Madres mías
Ahora entra a casa abuela, tu y mis otras madres, las que habéis concebido para que esté yo frente a vosotras, mi madre india, mi madre negra, mi madre blanca.
Entra, acomódate en el sillón y al fin conversemos largo y tendido. Miremos el jardín que hemos osado plantar, el encuentro con la tierra y la vida que de ella brota y que vosotras habéis sembrado en mi segundo chacra, en mi chacra de la creatividad y la reproducción. Siéntense todas juntas: Jacinta, Mariela, Julia, Mariana, Ercilia, Vicenta, todas vosotras y vuestras propias madres. Hay espacio de sobra para que nos miremos y contemos esas historias machacadas por le tiempo y por los hombres... las que casi hemos olvidado.
Aquí está la savia que me distéis a sembrar abuela, y la palma que nunca será como las que cultivasteis y nos saciaban sin mezquindad, acá está el ají y el anturio, el bastón de San José que regabais querida madre. Ya lo recuerdo en Jerusalén, el aire cargado de polvo que más de un par de pulmones estropeó. Hogar de las gallinitas del tamaño de la uña más pequeña de Ana, que atrapé una y otra vez, las negritas de anchas alas en proporción. Aquí lo he traído para que me lleve de vez en cuando a esas tardes calurosas interrumpidas por las piedras rotas bajo las tractomulas. Nunca una de ellas dio en el blanco.
Aquí yacen pues mis manos y también mis ojos y mi corazón, ese que vosotras habéis cuidado tanto y guiado tan bien hasta hoy. Contadme qué tan felices habéis sido, si he de continuar vuestro camino o si ya es tiempo de que olvidemos el norte y estropeemos la brújula, de que me deje perder en el devenir por el devenir, de que plante según la tierra que ahora yace bajo mis pies y no la vuestra. ¿He de acompañar la palma y el bastón de San José con la aphelandra y la alocacia que me hacen especial ilusión?
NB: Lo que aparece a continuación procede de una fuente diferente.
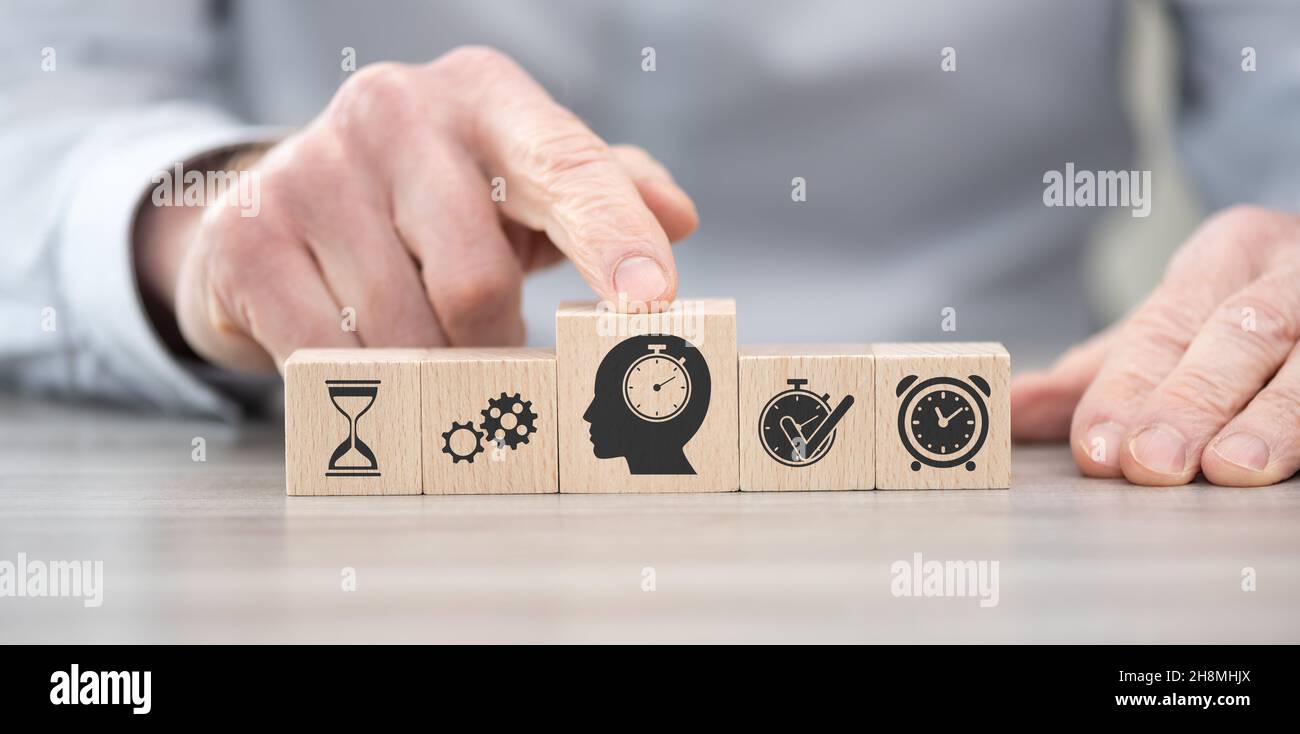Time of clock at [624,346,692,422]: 2:10
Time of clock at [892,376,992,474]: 11:08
Pero tengo miedo, no quiero la verdadera soledad, soltar las lianas que nos unen y que caiga yo irremediablemente, no quiero una distancia ahondada entre vosotras y mi propio ser. Tal vez lo que quiero decir es que vengáis conmigo, que traigamos las semillas que habéis germinado y me enseñéis a germinar las propias mías, que me heredéis vuestras técnicas, el manual de fases lunares, los tiempos mejores para untarnos de tierra la piel y traerla a los otros días. Que leamos juntas cuando florezca la gerbera roja y me arranquen el pánico de la primavera rosada marchita.
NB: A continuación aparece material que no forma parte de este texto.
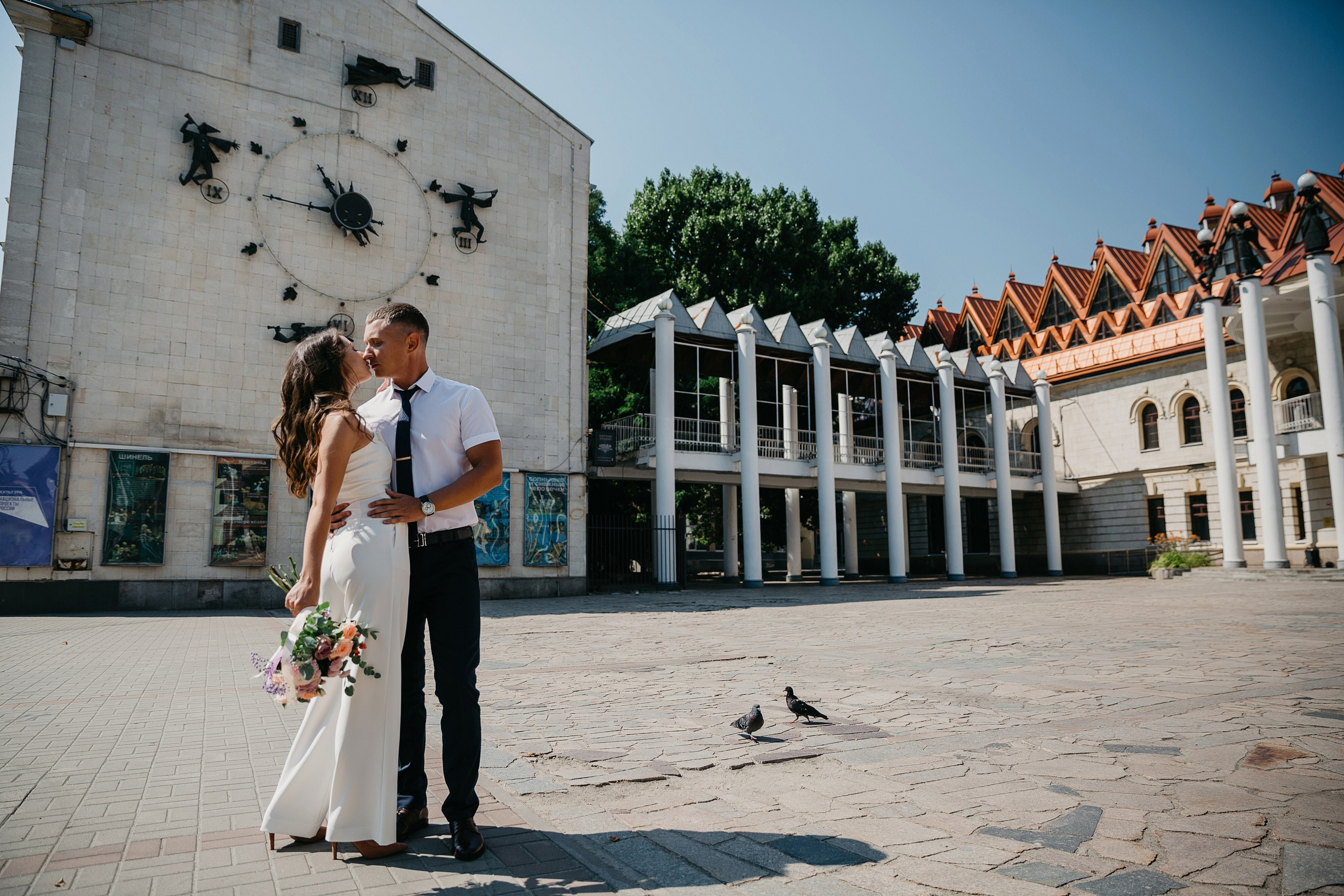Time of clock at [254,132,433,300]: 10:45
Venid conmigo y enseñadme a sanar mis entuertos y las sacudidas inevitables del alma que han acortado su periodo de retorno. A macerar las hojas que volverán el pulso a su lugar y le darán color a esta piel que ahora no sé si es blanca o amarilla. Contadme los secretos que habéis olvidado entre un nacimiento y otro y que acumulasteis tan profundamente. Ay madres si pudiera yo asistir las angustias que forjaron dichos secretos. ¿Y si os contara los propios míos? Tal vez entonces se hablen entre ellos.
Esperadme pues vosotras aquí, tomaremos aguapanela con café y hablaremos de ello.